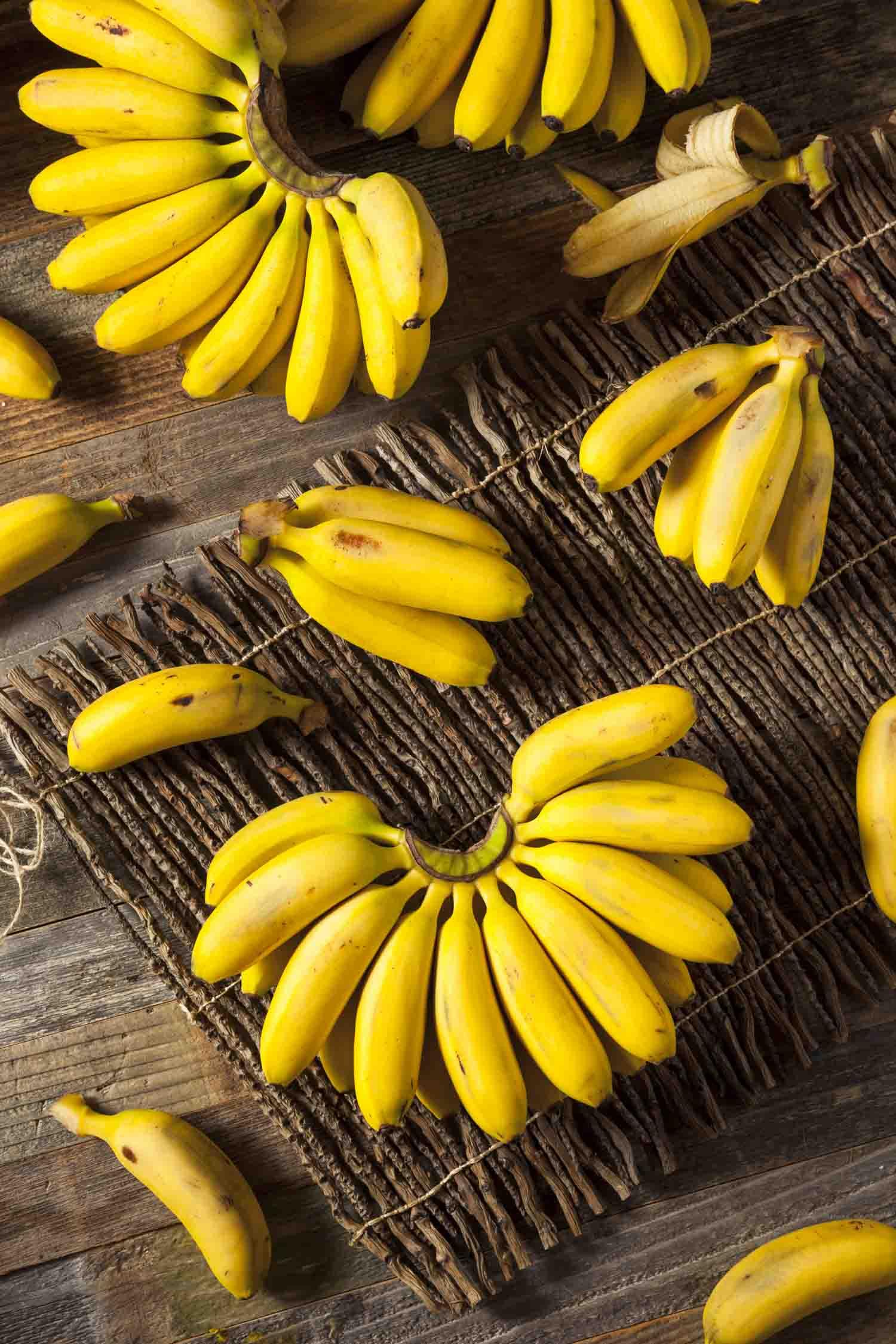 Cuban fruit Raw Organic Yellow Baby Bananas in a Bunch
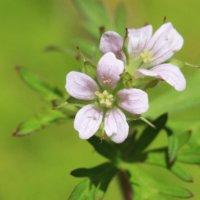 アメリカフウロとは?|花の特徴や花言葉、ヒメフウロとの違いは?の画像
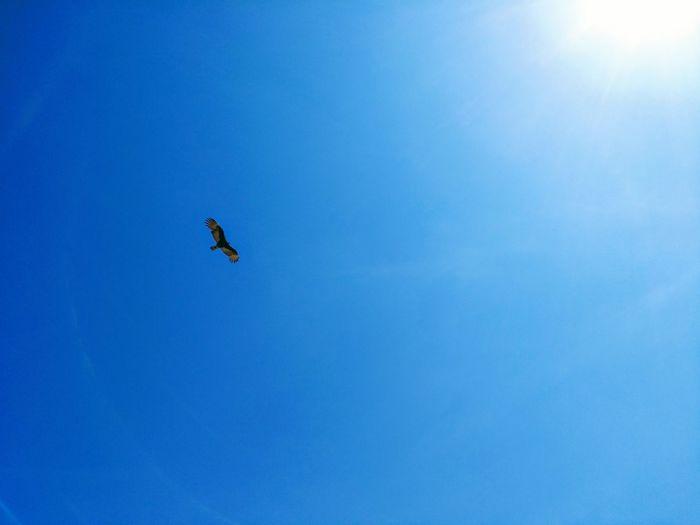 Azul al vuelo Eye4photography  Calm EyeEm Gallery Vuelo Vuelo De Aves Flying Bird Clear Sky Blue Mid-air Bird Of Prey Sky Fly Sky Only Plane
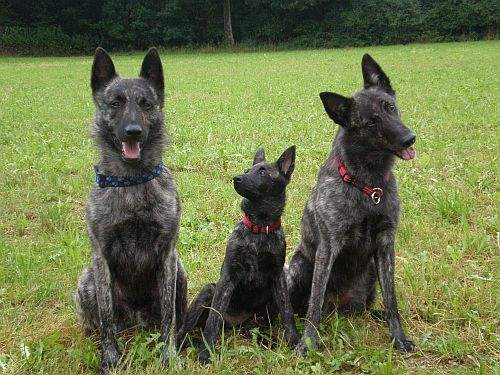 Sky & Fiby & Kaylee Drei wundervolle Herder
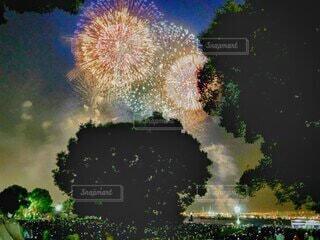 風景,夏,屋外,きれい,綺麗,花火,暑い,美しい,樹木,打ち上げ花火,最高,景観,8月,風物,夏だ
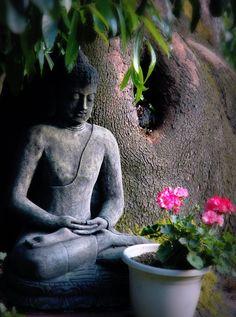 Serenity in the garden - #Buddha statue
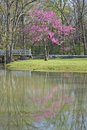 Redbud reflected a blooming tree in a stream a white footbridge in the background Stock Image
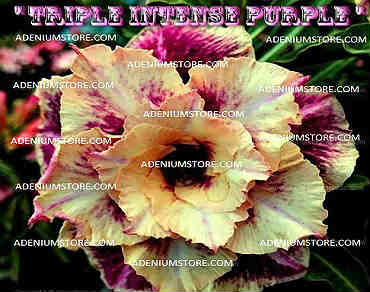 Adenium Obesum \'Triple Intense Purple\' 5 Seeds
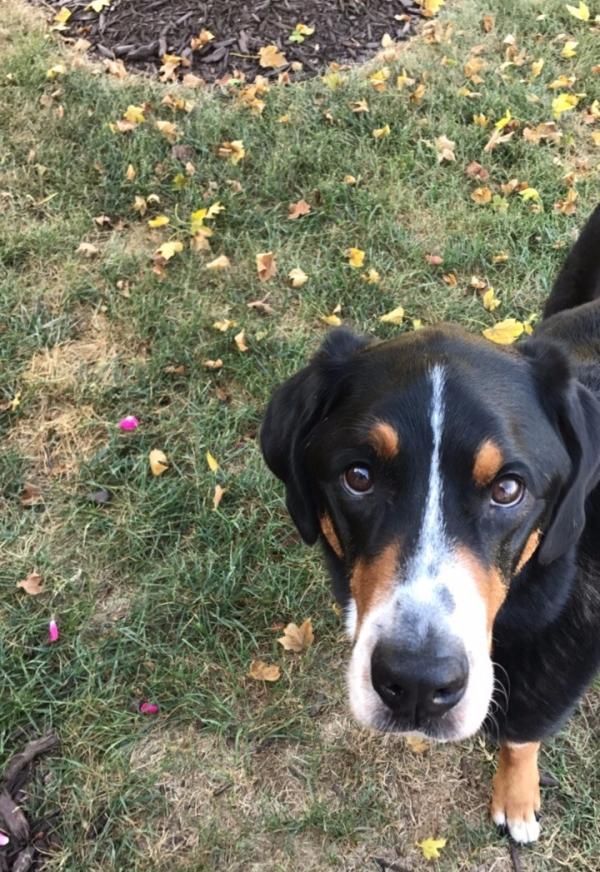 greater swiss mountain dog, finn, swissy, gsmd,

=-=-=

#### [TASK ITEM]
Restate every line above exactly, omitting images.

#### [EXERCISE RESULT]
 Cuban fruit Raw Organic Yellow Baby Bananas in a Bunch
 アメリカフウロとは?|花の特徴や花言葉、ヒメフウロとの違いは?の画像
 Azul al vuelo Eye4photography  Calm EyeEm Gallery Vuelo Vuelo De Aves Flying Bird Clear Sky Blue Mid-air Bird Of Prey Sky Fly Sky Only Plane
 Sky & Fiby & Kaylee Drei wundervolle Herder
 風景,夏,屋外,きれい,綺麗,花火,暑い,美しい,樹木,打ち上げ花火,最高,景観,8月,風物,夏だ
 Serenity in the garden - #Buddha statue
 Redbud reflected a blooming tree in a stream a white footbridge in the background Stock Image
 Adenium Obesum \'Triple Intense Purple\' 5 Seeds
 greater swiss mountain dog, finn, swissy, gsmd,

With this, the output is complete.